Look for functions and methods that account for at least 1% of the profile (preferably much more than that), starting with the highest % of course.
Some functions are slow because they are called often. Some others are simply slow. The worst are those that are slow and are called often.
When looking at the profile, think about what you are seeing. Are all the function calls actually needed? In the best case you find code that should not be called at all and you can remove it, or can remove the call to it in the scenario you are profiling. In some cases you will find code that is called too often, for example creating an object in a loop when it could be created once outside the loop.
One typical performance optimization is trading space for speed. In other words, caching the results of slow calculations.
Perhaps in the majority of cases there are no simple oopsies in the code that can be fixed. You will need to think about a different implementation, using a different algorithm perhaps.
You should also read
Python Performance Tips.
KCachegrind
By far the easiest way is to use a visual profile analyzer. Currently we know of only one, and it is available on Linux only:
KCacheGrind.
To use KCachegrind you first need to convert the hotshot profile to KCachegrind format, and then launch KCachegrind:
$ hotshot2calltree filename -o filename.prof
$ kcachegrind filename.prof
easyprofileanalyzer
The second easiest method is probably to use easyprofileanalyzer, written by Alec Flett.
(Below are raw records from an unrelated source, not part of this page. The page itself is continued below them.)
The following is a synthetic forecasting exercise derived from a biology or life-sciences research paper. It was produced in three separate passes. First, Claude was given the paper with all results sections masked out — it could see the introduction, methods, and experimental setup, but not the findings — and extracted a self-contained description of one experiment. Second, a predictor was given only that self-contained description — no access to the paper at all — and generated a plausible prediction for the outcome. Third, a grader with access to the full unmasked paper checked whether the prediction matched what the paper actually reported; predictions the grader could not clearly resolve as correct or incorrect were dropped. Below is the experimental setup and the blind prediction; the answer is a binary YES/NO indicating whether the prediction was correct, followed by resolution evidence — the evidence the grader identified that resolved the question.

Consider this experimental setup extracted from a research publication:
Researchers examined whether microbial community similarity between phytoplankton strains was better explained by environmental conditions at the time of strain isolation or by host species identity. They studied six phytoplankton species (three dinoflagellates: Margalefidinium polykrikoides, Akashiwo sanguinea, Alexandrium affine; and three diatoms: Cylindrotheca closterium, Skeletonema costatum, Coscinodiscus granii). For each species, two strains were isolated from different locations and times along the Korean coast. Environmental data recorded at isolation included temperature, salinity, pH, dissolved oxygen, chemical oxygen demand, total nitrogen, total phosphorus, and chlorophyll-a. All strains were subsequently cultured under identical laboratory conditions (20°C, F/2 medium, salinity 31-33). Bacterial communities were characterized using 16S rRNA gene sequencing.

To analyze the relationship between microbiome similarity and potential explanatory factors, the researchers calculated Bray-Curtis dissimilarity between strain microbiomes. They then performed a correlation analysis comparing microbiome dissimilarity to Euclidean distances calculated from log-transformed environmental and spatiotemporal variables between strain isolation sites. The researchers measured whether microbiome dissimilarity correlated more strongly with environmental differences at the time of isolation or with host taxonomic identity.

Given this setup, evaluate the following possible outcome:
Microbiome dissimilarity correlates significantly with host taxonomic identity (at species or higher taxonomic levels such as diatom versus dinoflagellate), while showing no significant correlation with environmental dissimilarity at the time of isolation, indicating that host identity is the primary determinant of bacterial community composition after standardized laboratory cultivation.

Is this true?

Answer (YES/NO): YES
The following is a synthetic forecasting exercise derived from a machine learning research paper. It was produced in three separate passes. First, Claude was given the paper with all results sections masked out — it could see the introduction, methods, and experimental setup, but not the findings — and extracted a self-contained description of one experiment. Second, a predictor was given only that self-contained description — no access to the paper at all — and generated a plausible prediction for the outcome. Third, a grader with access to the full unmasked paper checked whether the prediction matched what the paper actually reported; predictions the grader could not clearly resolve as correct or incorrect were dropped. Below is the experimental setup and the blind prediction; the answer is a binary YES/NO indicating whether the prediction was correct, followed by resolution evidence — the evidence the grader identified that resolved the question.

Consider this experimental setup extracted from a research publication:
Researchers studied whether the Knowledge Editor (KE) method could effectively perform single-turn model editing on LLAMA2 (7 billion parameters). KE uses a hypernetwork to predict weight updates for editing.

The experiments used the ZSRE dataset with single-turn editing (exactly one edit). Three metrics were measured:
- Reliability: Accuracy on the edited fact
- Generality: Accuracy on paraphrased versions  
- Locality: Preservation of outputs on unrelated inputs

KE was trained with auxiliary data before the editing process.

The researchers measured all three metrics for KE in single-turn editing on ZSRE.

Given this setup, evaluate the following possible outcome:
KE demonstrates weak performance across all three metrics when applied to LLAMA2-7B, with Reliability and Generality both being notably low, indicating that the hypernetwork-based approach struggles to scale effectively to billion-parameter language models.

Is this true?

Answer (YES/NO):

Read the script to see how to use it.
hotshot
Read the
manual.
timeit module
Python has a handy
timeit module which makes it easy to compare the performance of (usually) small and fast blocks of code. timeit is especially well suited to cases where you have tight loops executing hundreds or thousands of times and need to find the fastest implementation.
An example:
>>> import timeit
>>> t = timeit.Timer('1 > 0 and 1 < 2')
>>> t.timeit()
0.24477005004882812
>>> t = timeit.Timer('0 < 1 < 2')
>>> t.timeit()
0.22036290168762207
Verifying results
Once you have identified slow code and think you have fixed it, there are a few verification steps. Reprofile, and make sure that the function you optimized is now taking a smaller percentage of the profile. Run the performance test to make sure that wall clock agrees that the test got faster.
You will of course need to run unit and functional tests before checkin, but since performance optimization is notorious for introducing regressions you should consider playing with the app a bit manually to make sure that everything is still in order. Asking for code review prior to checkin is also highly recommended.
When you checkin, mention how much the expected speedup is. Finally after checkin,
monitor the performance numbers to make sure that the expected performance gains materialized. It would be nice to note in the bug the actual gains.
Communicate
Finally, let other people know what you find, and what you are working on. By letting others know of the problems you find, and how you solved them, will often help others realize similar improvements in areas they are working on. And of course letting others know what you are working on will avoid duplicate work.